EXERCISE DIRECTIONS
Present the following data again exactly as it is shown.

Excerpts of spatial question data
....
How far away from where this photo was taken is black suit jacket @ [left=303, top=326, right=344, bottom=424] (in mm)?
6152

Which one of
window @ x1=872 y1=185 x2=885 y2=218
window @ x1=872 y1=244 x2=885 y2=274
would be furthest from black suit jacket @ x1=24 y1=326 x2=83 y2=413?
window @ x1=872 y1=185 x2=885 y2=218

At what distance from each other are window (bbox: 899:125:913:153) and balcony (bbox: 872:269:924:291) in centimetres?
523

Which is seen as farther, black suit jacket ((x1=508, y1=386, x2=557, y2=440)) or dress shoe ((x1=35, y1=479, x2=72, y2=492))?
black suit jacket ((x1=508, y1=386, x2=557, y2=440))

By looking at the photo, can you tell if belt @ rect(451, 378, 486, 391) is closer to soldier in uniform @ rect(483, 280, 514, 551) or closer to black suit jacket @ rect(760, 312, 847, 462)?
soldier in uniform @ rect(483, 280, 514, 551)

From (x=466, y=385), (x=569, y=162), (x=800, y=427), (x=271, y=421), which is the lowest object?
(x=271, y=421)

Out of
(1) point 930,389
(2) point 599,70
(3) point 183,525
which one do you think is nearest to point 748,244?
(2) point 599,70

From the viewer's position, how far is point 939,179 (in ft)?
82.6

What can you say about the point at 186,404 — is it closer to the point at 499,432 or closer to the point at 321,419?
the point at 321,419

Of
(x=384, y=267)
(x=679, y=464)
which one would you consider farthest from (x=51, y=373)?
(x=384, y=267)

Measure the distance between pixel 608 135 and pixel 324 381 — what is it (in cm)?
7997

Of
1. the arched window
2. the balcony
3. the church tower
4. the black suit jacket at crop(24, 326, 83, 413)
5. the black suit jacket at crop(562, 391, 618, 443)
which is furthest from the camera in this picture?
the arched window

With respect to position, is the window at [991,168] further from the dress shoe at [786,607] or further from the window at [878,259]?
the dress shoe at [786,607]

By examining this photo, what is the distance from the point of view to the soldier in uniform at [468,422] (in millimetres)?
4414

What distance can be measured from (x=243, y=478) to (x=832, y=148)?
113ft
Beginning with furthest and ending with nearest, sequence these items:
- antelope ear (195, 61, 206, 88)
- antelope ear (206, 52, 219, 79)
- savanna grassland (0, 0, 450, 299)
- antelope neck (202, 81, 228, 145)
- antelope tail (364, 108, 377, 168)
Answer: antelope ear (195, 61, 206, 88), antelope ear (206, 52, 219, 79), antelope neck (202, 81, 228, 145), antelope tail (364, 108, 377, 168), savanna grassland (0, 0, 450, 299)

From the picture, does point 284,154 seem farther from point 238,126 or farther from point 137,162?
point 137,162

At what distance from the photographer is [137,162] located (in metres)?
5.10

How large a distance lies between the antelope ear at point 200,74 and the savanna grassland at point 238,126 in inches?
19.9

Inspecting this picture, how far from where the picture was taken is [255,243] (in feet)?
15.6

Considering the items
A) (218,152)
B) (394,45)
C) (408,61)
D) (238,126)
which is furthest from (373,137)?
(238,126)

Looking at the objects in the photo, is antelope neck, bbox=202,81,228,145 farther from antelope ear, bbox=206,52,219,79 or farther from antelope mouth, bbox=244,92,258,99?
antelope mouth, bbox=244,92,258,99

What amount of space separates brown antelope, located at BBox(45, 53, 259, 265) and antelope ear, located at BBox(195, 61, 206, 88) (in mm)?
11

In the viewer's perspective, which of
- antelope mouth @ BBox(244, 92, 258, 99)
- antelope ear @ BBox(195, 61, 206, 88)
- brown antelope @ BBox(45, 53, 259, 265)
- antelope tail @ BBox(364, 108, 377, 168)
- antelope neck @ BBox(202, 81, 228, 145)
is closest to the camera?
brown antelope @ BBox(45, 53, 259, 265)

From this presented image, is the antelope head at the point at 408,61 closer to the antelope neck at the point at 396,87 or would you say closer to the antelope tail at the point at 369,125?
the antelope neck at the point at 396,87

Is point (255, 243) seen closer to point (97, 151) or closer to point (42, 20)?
....
TASK OUTPUT
How far away from where this photo was taken is black suit jacket @ [left=303, top=326, right=344, bottom=424] (in mm)?
6152

Which one of
window @ x1=872 y1=185 x2=885 y2=218
window @ x1=872 y1=244 x2=885 y2=274
would be furthest from black suit jacket @ x1=24 y1=326 x2=83 y2=413?
window @ x1=872 y1=185 x2=885 y2=218

At what distance from each other are window (bbox: 899:125:913:153) and balcony (bbox: 872:269:924:291) in centimetres?
523

Which is seen as farther, black suit jacket ((x1=508, y1=386, x2=557, y2=440)) or dress shoe ((x1=35, y1=479, x2=72, y2=492))?
black suit jacket ((x1=508, y1=386, x2=557, y2=440))

By looking at the photo, can you tell if belt @ rect(451, 378, 486, 391) is closer to soldier in uniform @ rect(483, 280, 514, 551) or closer to black suit jacket @ rect(760, 312, 847, 462)?
soldier in uniform @ rect(483, 280, 514, 551)

From (x=466, y=385), (x=569, y=162), (x=800, y=427), (x=271, y=421), which is the lowest object?
(x=271, y=421)

Out of
(1) point 930,389
(2) point 599,70
(3) point 183,525
which one do you think is nearest to point 748,244?
(2) point 599,70

From the viewer's position, how far is point 939,179 (in ft)?
82.6

What can you say about the point at 186,404 — is it closer to the point at 499,432 or closer to the point at 321,419?
the point at 321,419

Of
(x=384, y=267)
(x=679, y=464)
which one would you consider farthest from (x=51, y=373)?
(x=384, y=267)

Measure the distance between pixel 608 135 and pixel 324 381 — what is it (in cm)?
7997

Of
1. the arched window
2. the balcony
3. the church tower
4. the black suit jacket at crop(24, 326, 83, 413)
5. the black suit jacket at crop(562, 391, 618, 443)
which is furthest from the camera in this picture?
the arched window

With respect to position, is the window at [991,168] further from the dress shoe at [786,607] or further from the window at [878,259]?
the dress shoe at [786,607]

By examining this photo, what is the distance from the point of view to the soldier in uniform at [468,422] (in millimetres)?
4414

What distance can be measured from (x=243, y=478) to (x=832, y=148)?
113ft
Beginning with furthest and ending with nearest, sequence these items:
- antelope ear (195, 61, 206, 88)
- antelope ear (206, 52, 219, 79)
- savanna grassland (0, 0, 450, 299)
- antelope neck (202, 81, 228, 145)
- antelope tail (364, 108, 377, 168)
Answer: antelope ear (195, 61, 206, 88), antelope ear (206, 52, 219, 79), antelope neck (202, 81, 228, 145), antelope tail (364, 108, 377, 168), savanna grassland (0, 0, 450, 299)

From the picture, does point 284,154 seem farther from point 238,126 or farther from point 137,162?
point 137,162

At what distance from the photographer is [137,162] located (in metres)?
5.10

How large a distance lies between the antelope ear at point 200,74 and the savanna grassland at point 238,126 in inches?
19.9

Inspecting this picture, how far from where the picture was taken is [255,243] (in feet)?
15.6

Considering the items
A) (218,152)
B) (394,45)
C) (408,61)
D) (238,126)
which is furthest from (373,137)?
(238,126)

Looking at the objects in the photo, is antelope neck, bbox=202,81,228,145 farther from antelope ear, bbox=206,52,219,79 or farther from antelope mouth, bbox=244,92,258,99?
antelope mouth, bbox=244,92,258,99

What amount of space separates brown antelope, located at BBox(45, 53, 259, 265) and antelope ear, located at BBox(195, 61, 206, 88) (in mm)?
11

In the viewer's perspective, which of
- antelope mouth @ BBox(244, 92, 258, 99)
- antelope ear @ BBox(195, 61, 206, 88)
- brown antelope @ BBox(45, 53, 259, 265)
- antelope tail @ BBox(364, 108, 377, 168)
- antelope neck @ BBox(202, 81, 228, 145)
is closest to the camera?
brown antelope @ BBox(45, 53, 259, 265)

From this presented image, is the antelope head at the point at 408,61 closer to the antelope neck at the point at 396,87 or would you say closer to the antelope tail at the point at 369,125?
the antelope neck at the point at 396,87

Is point (255, 243) seen closer to point (97, 151) or closer to point (42, 20)?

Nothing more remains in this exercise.